Özellikle soğuk deniz balıkları, somon, diğer deniz ürünleri gibi B12’den zengin ürünlerin sağlıklı yaşam ve yaşlanma için mutlaka tüketilmesi gerekir. B12 vitaminini hayvansal gıdalardan başka bir gıdadan temin etme imkanımız yoktur. B12 vitamini Nöropatik ağrıların ve Nörodejenerif hastalıkların önlenmesinde önemli bir yere sahiptir.”


“Antioksidan Kaynağı Olarak Yabanmersinini Unutmayın

Hızlı öğrenme, daha keskin düşünme ve daha iyi hafıza ile ilgili yapılan çalışmalarda yabanmersini tüketiminin öneminin ortaya konduğunu söyleyen Doç. Dr. Hakan Terekeci, “Ancak piyasada satılan yabanmersini ile karıştırılan ürünlere dikkat etmek gerekir. Gerçek yabanmersini mor renkte, kurutulmuşu ise siyaha yakın bir renkte olmalıdır. Hatta mümkünse taze haliyle tüketilmelidir” tavsiyesinde bulundu.

Paça ve İşkembe ile Güzelleşin

“Sağlıklı beslenme, düzenli bir uyku, yaşlanma karşıtı besin desteklerinin yanı sıra en önemli konulardan biri de cilt ve iskelet bütünlüğünü korumaktan geçiyor” diyen Doç. Dr.
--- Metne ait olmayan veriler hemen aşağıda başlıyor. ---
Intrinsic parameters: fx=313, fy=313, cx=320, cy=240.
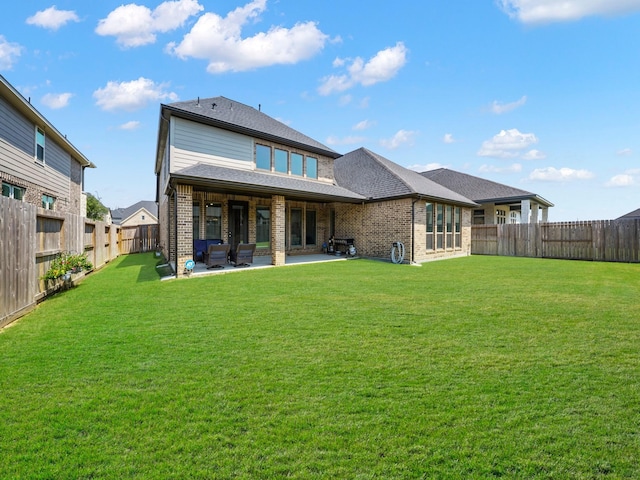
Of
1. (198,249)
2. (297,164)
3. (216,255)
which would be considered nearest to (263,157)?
(297,164)

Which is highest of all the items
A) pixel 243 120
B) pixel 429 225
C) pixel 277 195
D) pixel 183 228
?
pixel 243 120

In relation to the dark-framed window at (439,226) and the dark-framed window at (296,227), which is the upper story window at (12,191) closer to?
the dark-framed window at (296,227)

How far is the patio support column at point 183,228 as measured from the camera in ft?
32.1

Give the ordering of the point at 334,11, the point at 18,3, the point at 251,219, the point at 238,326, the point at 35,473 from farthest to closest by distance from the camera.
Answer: the point at 251,219 → the point at 334,11 → the point at 18,3 → the point at 238,326 → the point at 35,473

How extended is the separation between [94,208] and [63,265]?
36351 millimetres

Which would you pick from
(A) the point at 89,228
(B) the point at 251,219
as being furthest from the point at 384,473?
(B) the point at 251,219

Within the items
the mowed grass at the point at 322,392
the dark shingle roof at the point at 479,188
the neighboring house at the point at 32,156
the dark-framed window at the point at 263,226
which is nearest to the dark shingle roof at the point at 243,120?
the dark-framed window at the point at 263,226

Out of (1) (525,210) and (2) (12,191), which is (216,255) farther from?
(1) (525,210)

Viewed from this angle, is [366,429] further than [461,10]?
No

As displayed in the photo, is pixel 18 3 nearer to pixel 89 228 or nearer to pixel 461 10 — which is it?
pixel 89 228

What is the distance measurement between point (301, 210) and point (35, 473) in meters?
14.9

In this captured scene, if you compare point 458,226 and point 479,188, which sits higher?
point 479,188

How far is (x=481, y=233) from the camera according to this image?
787 inches

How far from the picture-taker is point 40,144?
12195mm
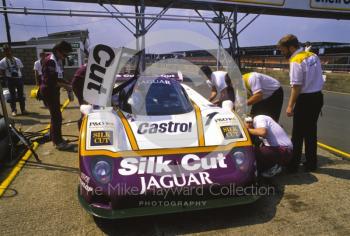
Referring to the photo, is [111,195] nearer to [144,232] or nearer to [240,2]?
[144,232]

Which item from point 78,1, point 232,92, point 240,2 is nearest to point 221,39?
point 240,2

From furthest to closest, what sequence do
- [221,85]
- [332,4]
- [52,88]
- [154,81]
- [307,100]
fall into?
[332,4]
[221,85]
[52,88]
[154,81]
[307,100]

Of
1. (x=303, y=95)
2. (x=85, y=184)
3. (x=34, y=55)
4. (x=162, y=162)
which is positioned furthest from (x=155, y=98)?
(x=34, y=55)

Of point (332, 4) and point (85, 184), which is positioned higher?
point (332, 4)

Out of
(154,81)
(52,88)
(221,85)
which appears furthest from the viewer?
(221,85)

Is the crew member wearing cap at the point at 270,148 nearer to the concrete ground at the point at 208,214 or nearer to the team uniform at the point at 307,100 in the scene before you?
the concrete ground at the point at 208,214

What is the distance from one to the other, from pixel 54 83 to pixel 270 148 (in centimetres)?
332

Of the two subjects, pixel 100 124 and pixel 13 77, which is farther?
pixel 13 77

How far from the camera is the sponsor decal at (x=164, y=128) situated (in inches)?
130

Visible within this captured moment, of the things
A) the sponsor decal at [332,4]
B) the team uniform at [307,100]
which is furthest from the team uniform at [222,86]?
the sponsor decal at [332,4]

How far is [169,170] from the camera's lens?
2.87 m

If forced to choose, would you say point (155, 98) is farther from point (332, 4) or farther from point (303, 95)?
point (332, 4)

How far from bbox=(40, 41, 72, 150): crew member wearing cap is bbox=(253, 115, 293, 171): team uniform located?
303 centimetres

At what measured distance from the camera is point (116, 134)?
126 inches
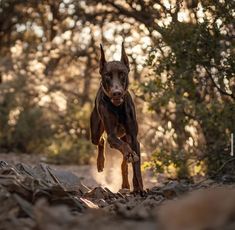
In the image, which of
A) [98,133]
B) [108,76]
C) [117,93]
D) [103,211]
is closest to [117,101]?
[117,93]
Hakan Terekeci şöyle devam etti:

“Kollajenden zengin gıdaların alınmasının cilt güzelliğine ciddi oranda katkı sağladığı biliniyor. Kollojenin en yüksek oranda var olduğu hayvansal besin ise paça ve işkembe. Kişinin herhangi bir sağlık problemi yoksa haftada birkaç kez bu ürünleri tüketmesi faydalı bulunuyor. Yüksek kollojen oranı cildin sıkılaşmasını ve eklemlerin esnekliğinin artmasına yardımcı oluyor. Bu tarz sakatatların hazmı zor olduğundan yüksek tansiyon, kalp yetmezliği gibi hastalarda olumsuz etkiler yaratabileceği unutulmamalı ve mutlaka dikkatli tüketilmesi gerekiyor.”


Beslenme Yöntemlerine Dikkat Edin

Dengeli beslenme şekli ile vücut için gerekli birçok vitamin ve minerali dengelemenin mümkün. Kişinin herhangi bir sağlık problemi yoksa sebze ve et tüketim dengesini koruyarak, kırmızı ve mor meyveleri tüketmek sağlıklı yaşam için önemlidir. Çilek, yabanmersini, kızılcık, ahududu, böğürtlen gibi kırmızı-mor içerikli meyveler ciddi oranda antioksidan içermektedir. Mevsiminde tüketilecek domateste yüksek oranda, A, C vitamini ve folik asit bulunmaktadır. Ayrıca pişirildiğinde miktarı daha çok artan Likopen ise çok güçlü bir antioksidan olarak kabul edilir.

Beslenmede, son günlerde sıklıkla gündeme gelen glutenden de sakınmanın doğru olacağını söyleyen Doç. Dr. Hakan Terekeci sözlerine şöyle devam etti.

 “Gluten intoleransınız tespit edilmese bile, bu gıdaları tükettikten sonra kendinizi rahatsız hissediyorsanız hayatınızdan gluteni çıkarın. Günümüzde Genetiği ile oynanmış tohumlar yüzünden Glutenin de yapısı değişmiş durumdadır. Bu nedenle, Karabuğday, siyez, karakılçık buğdayı gibi genetiğiyle oynanmamış ülkemize özgü tahılları ve unlarını kullanmak sizi sağlıklı beslenmeye bir adım daha yaklaştıracaktır.”